Twitter made news again following the death of Osama bin Laden. One of the circulating stories was about Sohaib Athar, a man with the Twitter handle @ReallyVirtual, who broke the story of the raid on bin Laden's stronghold without knowing it. "Helicopter hovering above Abbottabad at 1AM (is a rare event.)," he wrote.
"The Internet surged with conversation about the death of Osama bin Laden, cementing social-media sites' growing roles as disseminators of breaking news and as public squares where people discuss it," the Wall Street Journal reported.
Meanwhile, @keithurbahn, a former chief of staff to erstwhile Secretary of Defense Donald Rumsfeld, broke the news of what those helicopters were doing there to begin with -- they were part of a successful Navy SEAL operation to capture or kill Bin Laden.
While a tweet may have broken the news, it seems safe to say that the mere fact of Twitter as news-breaker just isn't news anymore.

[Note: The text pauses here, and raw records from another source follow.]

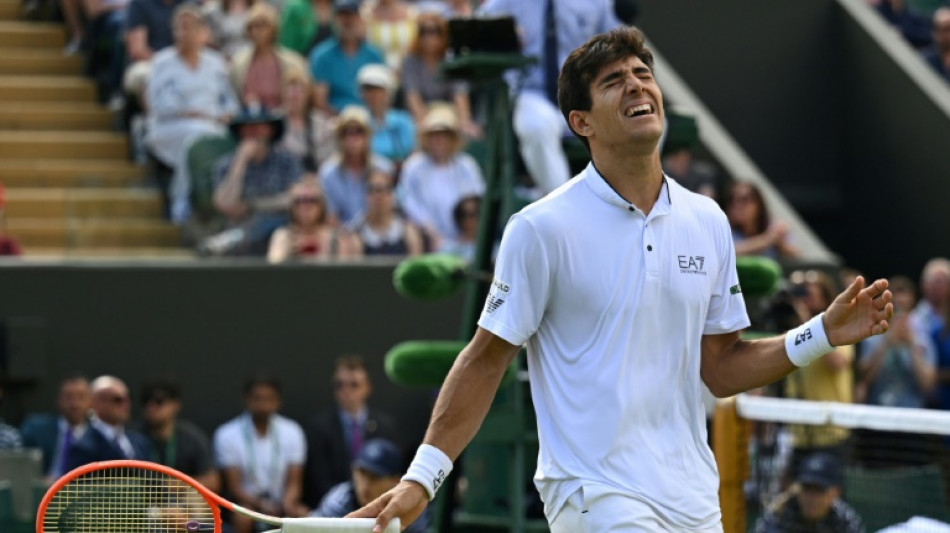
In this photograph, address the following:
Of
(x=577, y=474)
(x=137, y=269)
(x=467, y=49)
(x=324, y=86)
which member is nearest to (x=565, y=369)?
(x=577, y=474)

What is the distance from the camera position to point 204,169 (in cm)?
1316

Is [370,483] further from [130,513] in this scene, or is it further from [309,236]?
[130,513]

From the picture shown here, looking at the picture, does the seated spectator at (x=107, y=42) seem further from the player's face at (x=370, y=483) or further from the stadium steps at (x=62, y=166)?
the player's face at (x=370, y=483)

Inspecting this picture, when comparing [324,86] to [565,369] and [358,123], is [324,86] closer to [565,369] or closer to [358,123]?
[358,123]

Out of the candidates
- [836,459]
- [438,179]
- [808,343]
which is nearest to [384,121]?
[438,179]

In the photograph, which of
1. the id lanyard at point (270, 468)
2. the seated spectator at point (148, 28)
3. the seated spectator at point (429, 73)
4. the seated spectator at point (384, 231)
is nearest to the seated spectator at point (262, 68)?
the seated spectator at point (148, 28)

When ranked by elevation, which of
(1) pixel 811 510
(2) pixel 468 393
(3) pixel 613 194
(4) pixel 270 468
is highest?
(3) pixel 613 194

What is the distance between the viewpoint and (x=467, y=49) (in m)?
8.56

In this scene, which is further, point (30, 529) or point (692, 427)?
point (30, 529)

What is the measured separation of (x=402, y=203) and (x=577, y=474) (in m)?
8.68

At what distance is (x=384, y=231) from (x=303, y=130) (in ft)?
4.72

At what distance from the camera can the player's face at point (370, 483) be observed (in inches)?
397

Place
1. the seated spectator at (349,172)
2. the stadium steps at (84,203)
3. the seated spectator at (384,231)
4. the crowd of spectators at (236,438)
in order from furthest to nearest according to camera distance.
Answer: the seated spectator at (349,172)
the seated spectator at (384,231)
the stadium steps at (84,203)
the crowd of spectators at (236,438)

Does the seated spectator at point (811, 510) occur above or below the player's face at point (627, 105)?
below
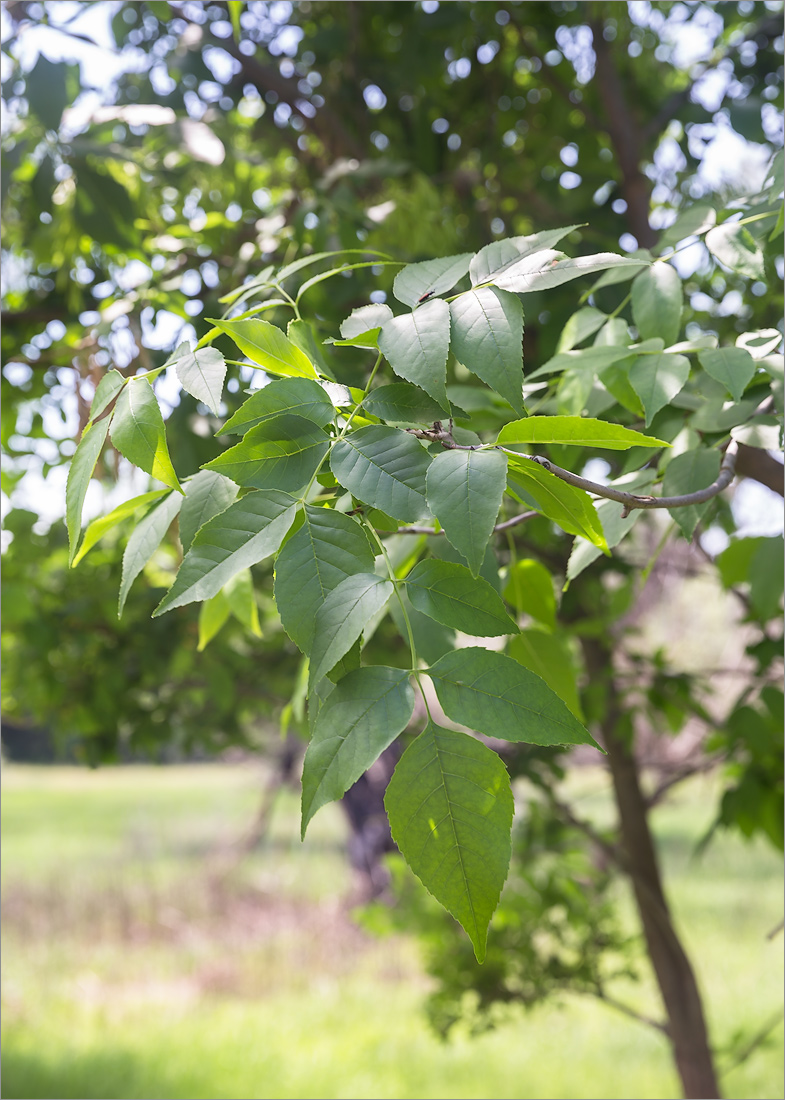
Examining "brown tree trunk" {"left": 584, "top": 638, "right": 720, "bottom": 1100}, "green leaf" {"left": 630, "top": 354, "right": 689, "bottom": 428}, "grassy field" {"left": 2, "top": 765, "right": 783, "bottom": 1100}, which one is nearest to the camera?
"green leaf" {"left": 630, "top": 354, "right": 689, "bottom": 428}

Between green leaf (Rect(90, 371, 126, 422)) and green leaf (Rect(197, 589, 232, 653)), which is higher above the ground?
green leaf (Rect(90, 371, 126, 422))

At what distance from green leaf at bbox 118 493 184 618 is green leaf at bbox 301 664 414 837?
0.32 feet

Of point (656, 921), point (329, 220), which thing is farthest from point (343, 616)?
point (656, 921)

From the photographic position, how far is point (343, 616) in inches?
9.0

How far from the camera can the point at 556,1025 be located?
7.50 feet

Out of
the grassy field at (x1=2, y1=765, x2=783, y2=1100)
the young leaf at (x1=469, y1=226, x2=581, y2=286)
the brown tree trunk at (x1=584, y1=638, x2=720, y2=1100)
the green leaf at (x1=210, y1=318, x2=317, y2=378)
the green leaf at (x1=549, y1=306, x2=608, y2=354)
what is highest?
the young leaf at (x1=469, y1=226, x2=581, y2=286)

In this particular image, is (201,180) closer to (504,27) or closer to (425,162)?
(425,162)

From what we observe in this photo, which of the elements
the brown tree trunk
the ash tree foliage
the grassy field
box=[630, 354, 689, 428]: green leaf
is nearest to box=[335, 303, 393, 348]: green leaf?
the ash tree foliage

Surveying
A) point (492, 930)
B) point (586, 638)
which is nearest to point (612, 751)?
point (586, 638)

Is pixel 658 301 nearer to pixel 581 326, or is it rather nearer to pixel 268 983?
pixel 581 326

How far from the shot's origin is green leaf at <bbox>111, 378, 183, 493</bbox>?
0.26m

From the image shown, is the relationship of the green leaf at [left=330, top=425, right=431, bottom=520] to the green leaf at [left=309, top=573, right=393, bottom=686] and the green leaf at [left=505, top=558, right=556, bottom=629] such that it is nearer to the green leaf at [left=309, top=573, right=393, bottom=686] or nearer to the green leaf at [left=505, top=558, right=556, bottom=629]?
the green leaf at [left=309, top=573, right=393, bottom=686]

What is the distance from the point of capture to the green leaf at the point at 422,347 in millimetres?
248

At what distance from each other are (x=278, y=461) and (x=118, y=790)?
18.3 ft
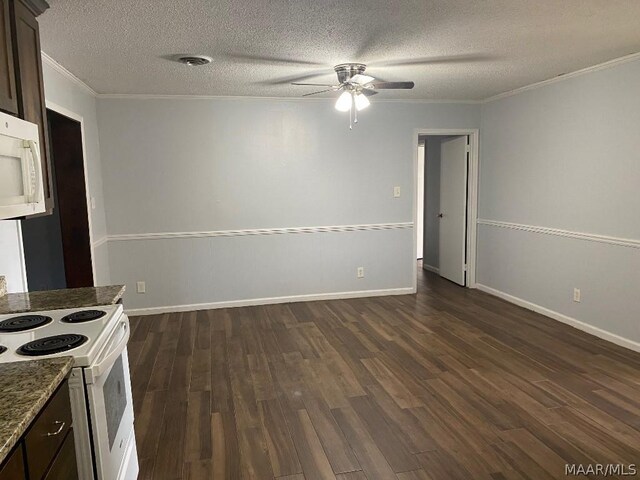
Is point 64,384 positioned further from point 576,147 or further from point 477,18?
point 576,147

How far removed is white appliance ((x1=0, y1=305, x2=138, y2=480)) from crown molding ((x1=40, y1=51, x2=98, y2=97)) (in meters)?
2.00

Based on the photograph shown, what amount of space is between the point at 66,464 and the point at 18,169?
1.10 meters

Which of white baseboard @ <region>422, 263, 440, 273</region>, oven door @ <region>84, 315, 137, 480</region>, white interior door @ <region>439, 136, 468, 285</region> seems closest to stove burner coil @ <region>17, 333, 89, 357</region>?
oven door @ <region>84, 315, 137, 480</region>

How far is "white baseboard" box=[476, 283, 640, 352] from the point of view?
368cm

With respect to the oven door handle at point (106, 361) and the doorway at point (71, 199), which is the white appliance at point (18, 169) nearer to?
the oven door handle at point (106, 361)

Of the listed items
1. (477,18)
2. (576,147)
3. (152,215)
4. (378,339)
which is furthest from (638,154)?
(152,215)

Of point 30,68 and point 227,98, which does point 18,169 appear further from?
point 227,98

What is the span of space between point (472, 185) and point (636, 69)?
231 centimetres

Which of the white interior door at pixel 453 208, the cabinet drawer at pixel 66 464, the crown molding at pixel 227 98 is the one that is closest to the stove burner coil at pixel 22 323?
the cabinet drawer at pixel 66 464

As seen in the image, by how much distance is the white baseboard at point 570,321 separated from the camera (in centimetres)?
368

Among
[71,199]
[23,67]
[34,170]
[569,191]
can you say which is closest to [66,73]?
[71,199]

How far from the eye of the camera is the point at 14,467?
43.2 inches

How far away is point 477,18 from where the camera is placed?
2557mm

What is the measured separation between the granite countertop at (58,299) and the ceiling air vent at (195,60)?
5.64 feet
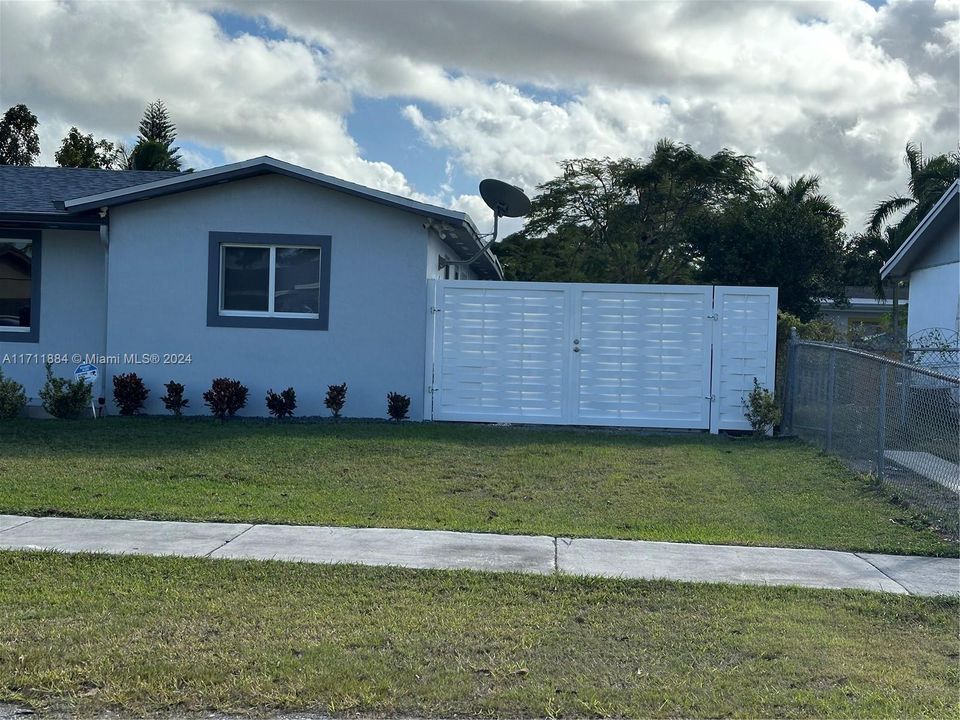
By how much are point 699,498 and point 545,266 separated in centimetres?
2483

Consider that in 1991 it was groundbreaking that Rodney King's beating at the hands of the Los Angeles police was caught on videotape. Today, nearly every police cruiser in America has a video camera mounted on the dashboard, and events large and small are captured on camera-phones that can be turned on in an instant.
While social media will continue to evolve and deliver news in new ways, its status as part of the reporting process, it's safe to say, has moved past the age of novelty, into an era of necessity.